Records of scene-based questions:
★ ★ ★ ★ ★
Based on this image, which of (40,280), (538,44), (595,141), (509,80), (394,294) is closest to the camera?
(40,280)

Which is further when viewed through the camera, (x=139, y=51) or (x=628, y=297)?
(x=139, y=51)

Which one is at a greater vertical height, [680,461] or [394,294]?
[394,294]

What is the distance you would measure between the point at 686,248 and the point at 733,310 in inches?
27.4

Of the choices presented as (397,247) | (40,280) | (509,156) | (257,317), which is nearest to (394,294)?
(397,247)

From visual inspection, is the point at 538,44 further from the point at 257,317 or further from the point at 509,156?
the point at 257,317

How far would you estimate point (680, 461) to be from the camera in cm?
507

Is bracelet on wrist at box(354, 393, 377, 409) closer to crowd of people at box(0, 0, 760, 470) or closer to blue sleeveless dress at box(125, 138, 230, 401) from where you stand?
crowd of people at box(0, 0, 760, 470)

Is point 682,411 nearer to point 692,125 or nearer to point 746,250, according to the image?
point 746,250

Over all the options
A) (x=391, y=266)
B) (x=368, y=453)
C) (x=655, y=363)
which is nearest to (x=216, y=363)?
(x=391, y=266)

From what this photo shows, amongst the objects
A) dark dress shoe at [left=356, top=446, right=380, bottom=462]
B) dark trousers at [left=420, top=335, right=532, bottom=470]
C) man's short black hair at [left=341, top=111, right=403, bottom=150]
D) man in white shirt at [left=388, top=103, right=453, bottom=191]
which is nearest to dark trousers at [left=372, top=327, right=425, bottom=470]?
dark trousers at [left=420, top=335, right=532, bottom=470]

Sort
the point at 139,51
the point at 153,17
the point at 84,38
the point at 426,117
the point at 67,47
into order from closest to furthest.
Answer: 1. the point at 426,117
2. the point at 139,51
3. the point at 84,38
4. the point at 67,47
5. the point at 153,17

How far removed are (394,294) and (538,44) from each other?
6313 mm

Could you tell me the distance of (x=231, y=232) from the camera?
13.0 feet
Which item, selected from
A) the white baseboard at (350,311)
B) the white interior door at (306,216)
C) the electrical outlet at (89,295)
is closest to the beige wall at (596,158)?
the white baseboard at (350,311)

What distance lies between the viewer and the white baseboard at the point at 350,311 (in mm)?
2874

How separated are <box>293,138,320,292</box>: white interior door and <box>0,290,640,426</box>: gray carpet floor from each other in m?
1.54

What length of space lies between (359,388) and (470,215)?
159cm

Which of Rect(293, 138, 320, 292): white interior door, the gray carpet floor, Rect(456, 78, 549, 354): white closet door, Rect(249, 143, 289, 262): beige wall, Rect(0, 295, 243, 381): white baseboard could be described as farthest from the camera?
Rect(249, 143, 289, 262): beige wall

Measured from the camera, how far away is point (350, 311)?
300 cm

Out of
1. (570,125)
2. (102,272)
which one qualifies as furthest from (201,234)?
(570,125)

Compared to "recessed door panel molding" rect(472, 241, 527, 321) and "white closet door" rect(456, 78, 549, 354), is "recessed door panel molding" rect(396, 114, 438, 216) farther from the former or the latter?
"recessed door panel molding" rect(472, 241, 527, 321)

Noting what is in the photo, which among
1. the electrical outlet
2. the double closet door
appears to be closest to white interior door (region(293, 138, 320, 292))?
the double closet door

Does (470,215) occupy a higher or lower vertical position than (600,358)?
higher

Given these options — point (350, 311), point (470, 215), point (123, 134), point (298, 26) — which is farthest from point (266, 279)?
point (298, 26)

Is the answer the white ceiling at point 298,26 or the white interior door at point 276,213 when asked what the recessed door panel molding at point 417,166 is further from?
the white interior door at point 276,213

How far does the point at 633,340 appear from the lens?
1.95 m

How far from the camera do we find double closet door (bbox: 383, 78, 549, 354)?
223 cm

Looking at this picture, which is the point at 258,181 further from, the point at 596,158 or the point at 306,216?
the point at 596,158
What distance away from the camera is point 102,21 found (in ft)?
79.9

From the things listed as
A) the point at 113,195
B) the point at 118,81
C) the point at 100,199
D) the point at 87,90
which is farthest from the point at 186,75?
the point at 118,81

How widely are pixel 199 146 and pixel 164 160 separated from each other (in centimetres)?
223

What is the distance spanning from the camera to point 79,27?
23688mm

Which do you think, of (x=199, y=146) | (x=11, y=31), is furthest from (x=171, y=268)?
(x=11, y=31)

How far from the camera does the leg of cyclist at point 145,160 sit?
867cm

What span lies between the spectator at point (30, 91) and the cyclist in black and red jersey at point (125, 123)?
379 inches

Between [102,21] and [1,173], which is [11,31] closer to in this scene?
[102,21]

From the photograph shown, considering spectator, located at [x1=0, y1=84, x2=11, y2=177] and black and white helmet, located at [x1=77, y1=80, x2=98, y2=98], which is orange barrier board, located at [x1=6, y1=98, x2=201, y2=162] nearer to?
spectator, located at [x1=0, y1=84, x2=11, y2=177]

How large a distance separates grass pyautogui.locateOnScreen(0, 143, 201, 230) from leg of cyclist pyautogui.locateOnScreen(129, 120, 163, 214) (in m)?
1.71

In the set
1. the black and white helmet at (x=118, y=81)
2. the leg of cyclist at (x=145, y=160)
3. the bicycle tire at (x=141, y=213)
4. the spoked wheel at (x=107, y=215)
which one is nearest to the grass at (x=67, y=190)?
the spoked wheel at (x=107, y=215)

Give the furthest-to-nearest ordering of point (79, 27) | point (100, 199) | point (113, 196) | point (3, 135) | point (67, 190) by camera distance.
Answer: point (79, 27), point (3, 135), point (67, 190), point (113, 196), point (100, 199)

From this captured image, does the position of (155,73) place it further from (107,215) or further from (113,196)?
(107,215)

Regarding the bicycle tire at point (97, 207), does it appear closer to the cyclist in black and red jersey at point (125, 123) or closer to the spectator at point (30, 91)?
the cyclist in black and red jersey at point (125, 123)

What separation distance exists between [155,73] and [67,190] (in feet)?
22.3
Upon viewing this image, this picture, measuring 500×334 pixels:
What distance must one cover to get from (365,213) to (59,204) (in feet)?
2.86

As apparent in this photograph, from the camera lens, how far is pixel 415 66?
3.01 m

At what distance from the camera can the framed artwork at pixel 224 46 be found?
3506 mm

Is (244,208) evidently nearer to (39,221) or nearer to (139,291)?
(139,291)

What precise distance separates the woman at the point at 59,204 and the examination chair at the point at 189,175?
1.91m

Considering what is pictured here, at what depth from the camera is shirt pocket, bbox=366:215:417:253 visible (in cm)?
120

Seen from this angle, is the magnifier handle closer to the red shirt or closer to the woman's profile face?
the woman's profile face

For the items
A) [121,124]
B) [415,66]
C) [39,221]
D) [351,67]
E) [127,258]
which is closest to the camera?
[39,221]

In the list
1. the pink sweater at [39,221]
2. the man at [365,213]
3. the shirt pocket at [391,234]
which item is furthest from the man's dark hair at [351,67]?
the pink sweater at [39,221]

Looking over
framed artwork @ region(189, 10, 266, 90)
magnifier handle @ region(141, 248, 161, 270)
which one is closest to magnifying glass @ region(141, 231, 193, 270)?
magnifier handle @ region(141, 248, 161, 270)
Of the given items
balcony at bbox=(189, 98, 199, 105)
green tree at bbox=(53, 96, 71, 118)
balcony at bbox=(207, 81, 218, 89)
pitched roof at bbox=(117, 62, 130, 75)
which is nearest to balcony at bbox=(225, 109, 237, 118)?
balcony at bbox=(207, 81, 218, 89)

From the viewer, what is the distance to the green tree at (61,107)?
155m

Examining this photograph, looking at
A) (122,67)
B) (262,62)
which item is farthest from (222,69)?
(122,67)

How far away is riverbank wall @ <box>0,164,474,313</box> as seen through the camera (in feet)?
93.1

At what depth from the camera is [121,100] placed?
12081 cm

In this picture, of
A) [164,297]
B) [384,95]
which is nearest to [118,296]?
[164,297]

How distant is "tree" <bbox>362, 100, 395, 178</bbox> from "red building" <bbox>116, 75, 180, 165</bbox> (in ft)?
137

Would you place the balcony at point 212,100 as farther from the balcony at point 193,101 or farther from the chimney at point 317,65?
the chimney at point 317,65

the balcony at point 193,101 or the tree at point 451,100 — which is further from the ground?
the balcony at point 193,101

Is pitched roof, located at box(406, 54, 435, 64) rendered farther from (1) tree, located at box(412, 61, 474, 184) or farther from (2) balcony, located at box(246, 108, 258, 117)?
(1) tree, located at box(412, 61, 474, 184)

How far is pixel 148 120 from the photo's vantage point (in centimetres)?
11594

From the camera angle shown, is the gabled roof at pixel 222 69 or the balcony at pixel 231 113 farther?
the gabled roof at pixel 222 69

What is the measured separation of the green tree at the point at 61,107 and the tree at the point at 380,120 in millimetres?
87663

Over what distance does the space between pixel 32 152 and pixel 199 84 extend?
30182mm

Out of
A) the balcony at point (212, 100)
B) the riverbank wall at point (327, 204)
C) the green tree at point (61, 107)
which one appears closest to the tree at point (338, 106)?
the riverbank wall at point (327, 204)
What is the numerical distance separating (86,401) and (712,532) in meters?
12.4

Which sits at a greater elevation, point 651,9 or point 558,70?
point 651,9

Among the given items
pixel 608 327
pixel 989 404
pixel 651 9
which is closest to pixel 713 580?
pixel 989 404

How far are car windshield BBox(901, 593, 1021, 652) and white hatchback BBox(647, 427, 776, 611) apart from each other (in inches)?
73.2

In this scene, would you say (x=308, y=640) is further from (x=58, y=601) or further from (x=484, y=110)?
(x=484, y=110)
★ ★ ★ ★ ★
-- THE PROBLEM --
Emit verbatim the lines running from the one with "From the viewer, what" through the last line of the data, both endpoints inclusive.

-- ANSWER IN FULL --
From the viewer, what is the distance to the green tree at (61,107)?
155m

Examining this photograph, looking at
A) (122,67)
B) (262,62)
which item is farthest from (222,69)?
(122,67)

How far away is riverbank wall @ <box>0,164,474,313</box> as seen through the camera (in feet)?
93.1

At what depth from the camera is [121,100] placed?
12081 cm

In this picture, of
A) [164,297]
B) [384,95]
which is nearest to [118,296]?
[164,297]

How distant is "tree" <bbox>362, 100, 395, 178</bbox> from "red building" <bbox>116, 75, 180, 165</bbox> (in ft)?
137

Would you place the balcony at point 212,100 as farther from the balcony at point 193,101 or farther from the chimney at point 317,65?
the chimney at point 317,65

the balcony at point 193,101 or the tree at point 451,100 — which is further from the ground?
the balcony at point 193,101

Is pitched roof, located at box(406, 54, 435, 64) rendered farther from (1) tree, located at box(412, 61, 474, 184) or farther from (2) balcony, located at box(246, 108, 258, 117)?
(1) tree, located at box(412, 61, 474, 184)

How far is pixel 148 120 from the photo's vantage point (in centimetres)?
11594

From the camera angle shown, is the gabled roof at pixel 222 69 or the balcony at pixel 231 113 farther?
the gabled roof at pixel 222 69

What is the measured separation of the green tree at the point at 61,107 and the tree at the point at 380,120 in millimetres?
87663

Over what distance does the space between pixel 32 152 and pixel 199 84 extend?
30182mm

Out of
A) the balcony at point (212, 100)
B) the riverbank wall at point (327, 204)
C) the green tree at point (61, 107)
which one appears closest to the tree at point (338, 106)?
the riverbank wall at point (327, 204)
What is the numerical distance separating (86,401) and (712,532) in meters?
12.4

Which sits at a greater elevation, point 651,9 or point 558,70?
point 651,9

Among the given items
pixel 608 327
pixel 989 404
pixel 651 9
which is closest to pixel 713 580?
pixel 989 404

How far are car windshield BBox(901, 593, 1021, 652) and white hatchback BBox(647, 427, 776, 611) apart from each other (in inches)?
73.2

In this scene, would you say (x=308, y=640) is further from (x=58, y=601) or further from (x=484, y=110)?
(x=484, y=110)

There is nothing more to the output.